_What you should do_. Keep every line of the data below that has the string "States" and present those lines.

___ Task material ___

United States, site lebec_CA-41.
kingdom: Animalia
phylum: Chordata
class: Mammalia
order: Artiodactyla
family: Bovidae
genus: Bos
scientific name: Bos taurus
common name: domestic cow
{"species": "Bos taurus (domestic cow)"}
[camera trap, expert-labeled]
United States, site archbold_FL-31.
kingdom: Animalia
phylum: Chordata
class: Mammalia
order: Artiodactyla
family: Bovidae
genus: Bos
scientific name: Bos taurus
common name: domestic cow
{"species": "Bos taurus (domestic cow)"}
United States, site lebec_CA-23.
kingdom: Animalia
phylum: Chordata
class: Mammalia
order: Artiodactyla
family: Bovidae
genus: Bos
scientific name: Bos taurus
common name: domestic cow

___

_Exercise solution_.
United States, site lebec_CA-41.
United States, site archbold_FL-31.
United States, site lebec_CA-23.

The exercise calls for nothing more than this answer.